FERC denied rehearing requests regarding approved revisions to CAISO’s Open Access Transmission Tariff generator interconnection procedures, which contesting parties said rely on in part on “subjective and discriminatory criteria.”
FERC has denied rehearing requests regarding approved revisions to CAISO’s Open Access Transmission Tariff generator interconnection procedures, which contesting parties said rely partly on “subjective and discriminatory criteria.”
Calpine, Clean Energy Associations, Dynegy Marketing and Trade, and Vistra filed the rehearing requests in October 2024. On Nov. 7, FERC denied the requests and clarified the discussion in its queue reform order.
CAISO proposed the OATT interconnection revisions because of an “unprecedented numbers of interconnection requests” resulting from California state regulatory requirements and policies, the order said.

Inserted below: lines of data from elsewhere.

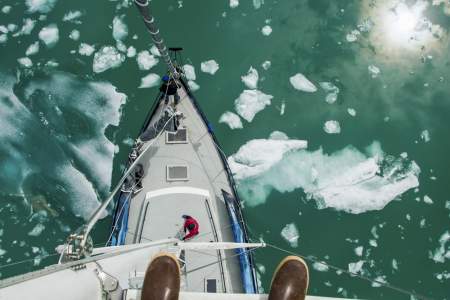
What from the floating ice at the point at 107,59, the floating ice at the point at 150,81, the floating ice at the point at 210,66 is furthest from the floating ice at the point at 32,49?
the floating ice at the point at 210,66

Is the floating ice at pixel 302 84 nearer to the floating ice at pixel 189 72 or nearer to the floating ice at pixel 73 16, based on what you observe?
the floating ice at pixel 189 72

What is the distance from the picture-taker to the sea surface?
682 cm

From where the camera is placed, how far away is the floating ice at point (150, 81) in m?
7.58

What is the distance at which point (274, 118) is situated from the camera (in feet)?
24.6

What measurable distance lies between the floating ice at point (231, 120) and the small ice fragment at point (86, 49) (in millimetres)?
2529

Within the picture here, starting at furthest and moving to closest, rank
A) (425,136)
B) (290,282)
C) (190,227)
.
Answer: (425,136), (190,227), (290,282)

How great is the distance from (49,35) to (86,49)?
701 millimetres

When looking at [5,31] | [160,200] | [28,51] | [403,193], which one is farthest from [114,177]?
[403,193]

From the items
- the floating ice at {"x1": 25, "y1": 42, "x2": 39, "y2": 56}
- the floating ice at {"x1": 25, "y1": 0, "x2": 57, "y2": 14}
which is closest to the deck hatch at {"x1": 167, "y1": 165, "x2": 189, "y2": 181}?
the floating ice at {"x1": 25, "y1": 42, "x2": 39, "y2": 56}

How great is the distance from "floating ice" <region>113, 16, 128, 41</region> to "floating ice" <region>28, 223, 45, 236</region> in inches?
132

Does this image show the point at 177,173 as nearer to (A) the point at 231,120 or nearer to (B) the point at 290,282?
(A) the point at 231,120

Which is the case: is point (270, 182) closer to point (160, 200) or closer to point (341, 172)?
point (341, 172)

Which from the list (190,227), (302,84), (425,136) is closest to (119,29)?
(302,84)

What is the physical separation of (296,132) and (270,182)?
38.1 inches
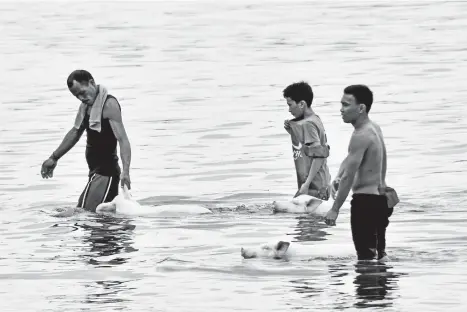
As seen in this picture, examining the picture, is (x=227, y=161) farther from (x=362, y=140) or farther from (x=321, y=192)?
(x=362, y=140)

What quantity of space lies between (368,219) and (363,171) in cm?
41

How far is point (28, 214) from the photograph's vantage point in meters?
16.9

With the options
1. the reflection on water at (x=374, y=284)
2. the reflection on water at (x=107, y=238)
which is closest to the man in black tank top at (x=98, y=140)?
the reflection on water at (x=107, y=238)

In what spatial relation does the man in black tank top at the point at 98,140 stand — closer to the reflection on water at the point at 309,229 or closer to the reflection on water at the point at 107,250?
the reflection on water at the point at 107,250

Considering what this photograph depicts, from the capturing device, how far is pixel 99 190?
15.6m

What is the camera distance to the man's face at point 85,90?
15.0 metres

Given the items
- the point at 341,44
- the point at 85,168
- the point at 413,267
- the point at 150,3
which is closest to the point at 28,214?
the point at 85,168

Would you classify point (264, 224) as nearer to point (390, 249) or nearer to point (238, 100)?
point (390, 249)

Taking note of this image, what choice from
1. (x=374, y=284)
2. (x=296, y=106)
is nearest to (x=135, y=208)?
(x=296, y=106)

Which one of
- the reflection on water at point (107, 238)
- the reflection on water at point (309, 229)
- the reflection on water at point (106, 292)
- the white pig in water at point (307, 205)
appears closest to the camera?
the reflection on water at point (106, 292)

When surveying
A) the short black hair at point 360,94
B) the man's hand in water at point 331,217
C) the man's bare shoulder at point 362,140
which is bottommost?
the man's hand in water at point 331,217

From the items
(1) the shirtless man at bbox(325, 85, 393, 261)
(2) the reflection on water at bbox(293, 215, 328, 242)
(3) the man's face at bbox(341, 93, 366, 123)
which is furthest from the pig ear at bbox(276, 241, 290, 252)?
(3) the man's face at bbox(341, 93, 366, 123)

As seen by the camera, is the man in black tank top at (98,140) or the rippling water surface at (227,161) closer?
the rippling water surface at (227,161)

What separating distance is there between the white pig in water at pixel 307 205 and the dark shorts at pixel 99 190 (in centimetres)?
191
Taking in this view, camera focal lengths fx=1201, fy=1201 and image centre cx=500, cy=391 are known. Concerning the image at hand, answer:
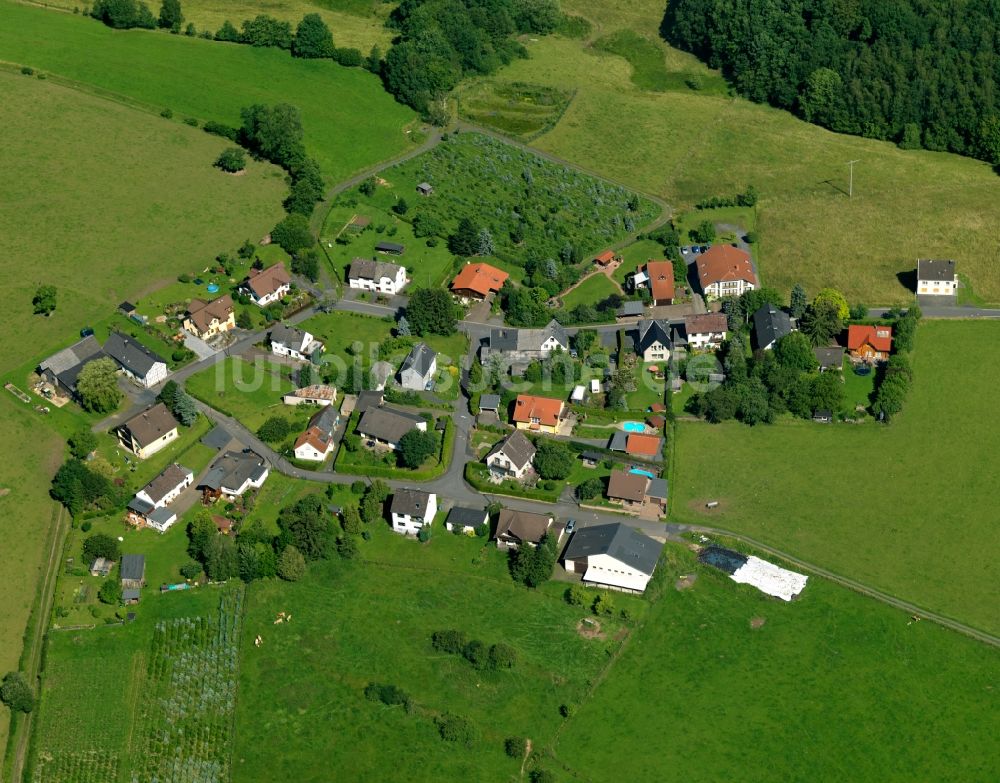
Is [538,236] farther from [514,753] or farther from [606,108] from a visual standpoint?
[514,753]

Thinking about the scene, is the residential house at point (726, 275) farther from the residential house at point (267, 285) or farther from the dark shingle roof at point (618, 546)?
the residential house at point (267, 285)

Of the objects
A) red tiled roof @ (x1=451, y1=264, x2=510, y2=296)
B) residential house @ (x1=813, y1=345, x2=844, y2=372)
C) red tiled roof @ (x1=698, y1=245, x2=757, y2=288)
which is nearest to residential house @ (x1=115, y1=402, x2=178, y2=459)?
red tiled roof @ (x1=451, y1=264, x2=510, y2=296)

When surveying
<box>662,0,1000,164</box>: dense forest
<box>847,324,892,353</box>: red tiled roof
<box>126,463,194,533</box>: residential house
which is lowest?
<box>126,463,194,533</box>: residential house

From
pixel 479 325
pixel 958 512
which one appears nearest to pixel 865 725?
pixel 958 512

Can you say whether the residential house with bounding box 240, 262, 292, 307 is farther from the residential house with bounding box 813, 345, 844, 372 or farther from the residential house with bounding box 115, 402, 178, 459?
the residential house with bounding box 813, 345, 844, 372

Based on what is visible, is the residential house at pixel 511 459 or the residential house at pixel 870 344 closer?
the residential house at pixel 511 459

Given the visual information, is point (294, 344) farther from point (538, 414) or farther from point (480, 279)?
point (538, 414)

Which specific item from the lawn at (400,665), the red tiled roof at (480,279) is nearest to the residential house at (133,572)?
the lawn at (400,665)
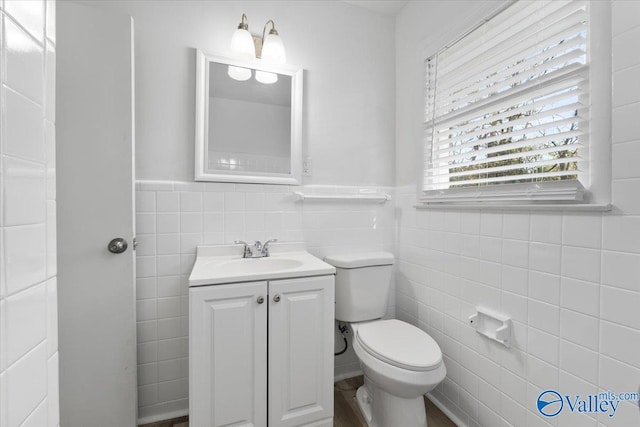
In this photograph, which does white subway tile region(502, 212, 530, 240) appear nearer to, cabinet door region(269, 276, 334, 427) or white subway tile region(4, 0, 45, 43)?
cabinet door region(269, 276, 334, 427)

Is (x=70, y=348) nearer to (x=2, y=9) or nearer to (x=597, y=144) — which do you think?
(x=2, y=9)

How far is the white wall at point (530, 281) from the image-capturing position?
83 cm

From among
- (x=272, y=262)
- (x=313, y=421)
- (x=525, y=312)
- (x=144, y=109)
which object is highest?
(x=144, y=109)

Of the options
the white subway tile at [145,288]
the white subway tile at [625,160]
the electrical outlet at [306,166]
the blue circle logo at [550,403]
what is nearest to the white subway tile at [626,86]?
the white subway tile at [625,160]

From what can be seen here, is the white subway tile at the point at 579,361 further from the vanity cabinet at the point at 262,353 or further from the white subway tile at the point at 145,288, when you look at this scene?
the white subway tile at the point at 145,288

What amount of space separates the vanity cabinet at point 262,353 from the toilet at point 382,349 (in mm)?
227

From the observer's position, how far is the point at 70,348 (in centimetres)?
121

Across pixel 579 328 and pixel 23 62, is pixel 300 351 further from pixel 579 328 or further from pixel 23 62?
pixel 23 62

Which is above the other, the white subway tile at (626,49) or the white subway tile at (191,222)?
the white subway tile at (626,49)

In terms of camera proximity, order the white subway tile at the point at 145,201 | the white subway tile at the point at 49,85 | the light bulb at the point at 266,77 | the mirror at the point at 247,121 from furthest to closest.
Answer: the light bulb at the point at 266,77
the mirror at the point at 247,121
the white subway tile at the point at 145,201
the white subway tile at the point at 49,85

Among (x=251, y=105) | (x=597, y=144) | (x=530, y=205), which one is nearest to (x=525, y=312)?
(x=530, y=205)

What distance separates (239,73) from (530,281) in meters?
1.72

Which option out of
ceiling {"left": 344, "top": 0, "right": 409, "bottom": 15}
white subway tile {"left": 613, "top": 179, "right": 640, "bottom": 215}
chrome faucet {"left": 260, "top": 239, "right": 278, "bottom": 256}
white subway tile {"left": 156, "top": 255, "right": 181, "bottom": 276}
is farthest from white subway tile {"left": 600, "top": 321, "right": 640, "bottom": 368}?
ceiling {"left": 344, "top": 0, "right": 409, "bottom": 15}

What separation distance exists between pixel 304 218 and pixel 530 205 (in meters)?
1.10
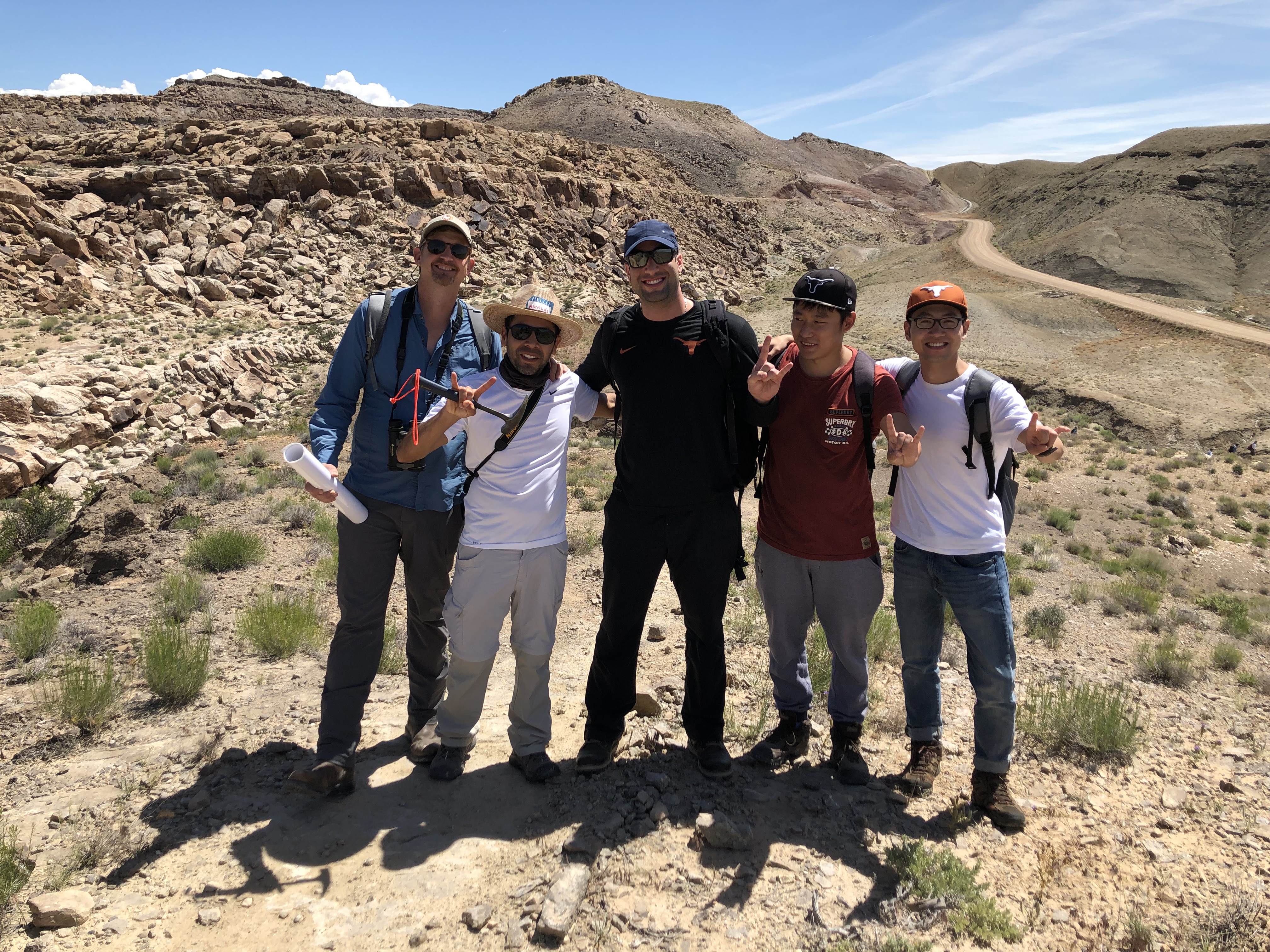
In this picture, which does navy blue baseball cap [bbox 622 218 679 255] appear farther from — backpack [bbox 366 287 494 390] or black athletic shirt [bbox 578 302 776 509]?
backpack [bbox 366 287 494 390]

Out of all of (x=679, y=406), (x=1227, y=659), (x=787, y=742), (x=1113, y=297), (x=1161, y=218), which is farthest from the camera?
(x=1161, y=218)

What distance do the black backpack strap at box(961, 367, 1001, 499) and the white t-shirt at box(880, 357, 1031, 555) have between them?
0.01 metres

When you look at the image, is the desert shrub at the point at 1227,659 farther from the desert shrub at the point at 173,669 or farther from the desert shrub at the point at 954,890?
the desert shrub at the point at 173,669

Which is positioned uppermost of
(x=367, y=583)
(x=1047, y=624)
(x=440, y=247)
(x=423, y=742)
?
(x=440, y=247)

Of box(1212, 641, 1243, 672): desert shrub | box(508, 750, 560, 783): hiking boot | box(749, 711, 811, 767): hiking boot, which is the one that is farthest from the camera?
box(1212, 641, 1243, 672): desert shrub

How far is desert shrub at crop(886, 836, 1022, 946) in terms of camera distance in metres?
2.67

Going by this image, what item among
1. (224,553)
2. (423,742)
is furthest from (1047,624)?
(224,553)

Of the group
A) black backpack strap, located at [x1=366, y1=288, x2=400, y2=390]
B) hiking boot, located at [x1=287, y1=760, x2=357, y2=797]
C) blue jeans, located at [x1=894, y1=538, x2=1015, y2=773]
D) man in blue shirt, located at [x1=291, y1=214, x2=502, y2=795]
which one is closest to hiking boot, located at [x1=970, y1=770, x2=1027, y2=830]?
blue jeans, located at [x1=894, y1=538, x2=1015, y2=773]

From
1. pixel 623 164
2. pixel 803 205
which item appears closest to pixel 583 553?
pixel 623 164

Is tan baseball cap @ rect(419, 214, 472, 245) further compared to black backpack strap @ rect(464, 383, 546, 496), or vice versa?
tan baseball cap @ rect(419, 214, 472, 245)

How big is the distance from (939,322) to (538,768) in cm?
265

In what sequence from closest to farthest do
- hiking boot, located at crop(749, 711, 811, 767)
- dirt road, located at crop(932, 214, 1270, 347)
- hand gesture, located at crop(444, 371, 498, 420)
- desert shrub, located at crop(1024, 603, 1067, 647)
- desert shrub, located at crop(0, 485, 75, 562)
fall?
hand gesture, located at crop(444, 371, 498, 420)
hiking boot, located at crop(749, 711, 811, 767)
desert shrub, located at crop(1024, 603, 1067, 647)
desert shrub, located at crop(0, 485, 75, 562)
dirt road, located at crop(932, 214, 1270, 347)

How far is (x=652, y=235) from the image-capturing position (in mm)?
3084

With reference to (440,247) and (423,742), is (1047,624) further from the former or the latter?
(440,247)
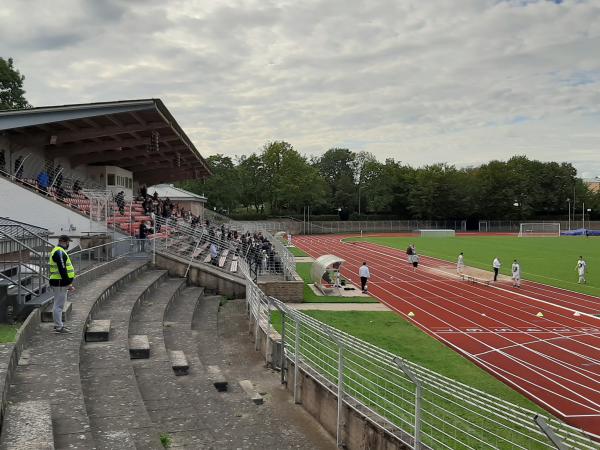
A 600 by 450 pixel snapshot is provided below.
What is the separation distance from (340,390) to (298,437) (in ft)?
2.84

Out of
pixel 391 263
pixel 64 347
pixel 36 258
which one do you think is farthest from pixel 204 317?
pixel 391 263

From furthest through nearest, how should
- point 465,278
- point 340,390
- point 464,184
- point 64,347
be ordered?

The revisions included a zonal approach that prioritizes interconnection projects in areas with existing or planned transmission capacity. The approach provided four cluster study criteria, including a “commercial interest” score, which is up to 30% of a project’s overall score.
The rehearing parties claimed that commercial interest points create opportunities for potential undue discrimination or preference, specifically by allowing load-serving entities (LSE) to allocate commercial interest points to affiliates. That allows for the disparate treatment of LSEs vs. non-LSEs and creates an impact on small LSEs, the parties argued.
The commission found these claims “unpersuasive” because CAISO’s revisions “balance LSEs’ role in resource procurement with appropriate tariff limitations on LSEs’ ability to award points, including limitations on points that may be awarded to affiliates,” the order says.
FERC disagreed with the rehearing parties’ claim that LSEs would be able to control access to the grid by using “subjective and discriminatory criteria to assign commercial interest points in an anticompetitive manner.”
The rehearing parties said allowing LSEs to award commercial interest points violates the Federal Power Act, which prohibits undue discrimination. The parties also said the commercial interest points process erodes “two longstanding commission policies that provide non-discriminatory and comparable access to all wholesale users and ensure interconnection rules are not unduly discriminatory or preferential.”
FERC pointed out the Federal Power Act does not prohibit all discrimination, only “undue discrimination.”
“Discrimination is undue when similarly situated customers are treated differently,” the commission said in the order. “Here, no party on rehearing has provided any persuasive explanation that similarly situated interconnection customers will be treated differently under the revised tariff.”
CAISO said rejecting commercial interest points would “significantly diminish the value of its proposal and result in more ties,” the order says.
The approved OATT revisions will allow CAISO to select and move forward with proposed generating facilities for reliability and public policy purposes, the order says.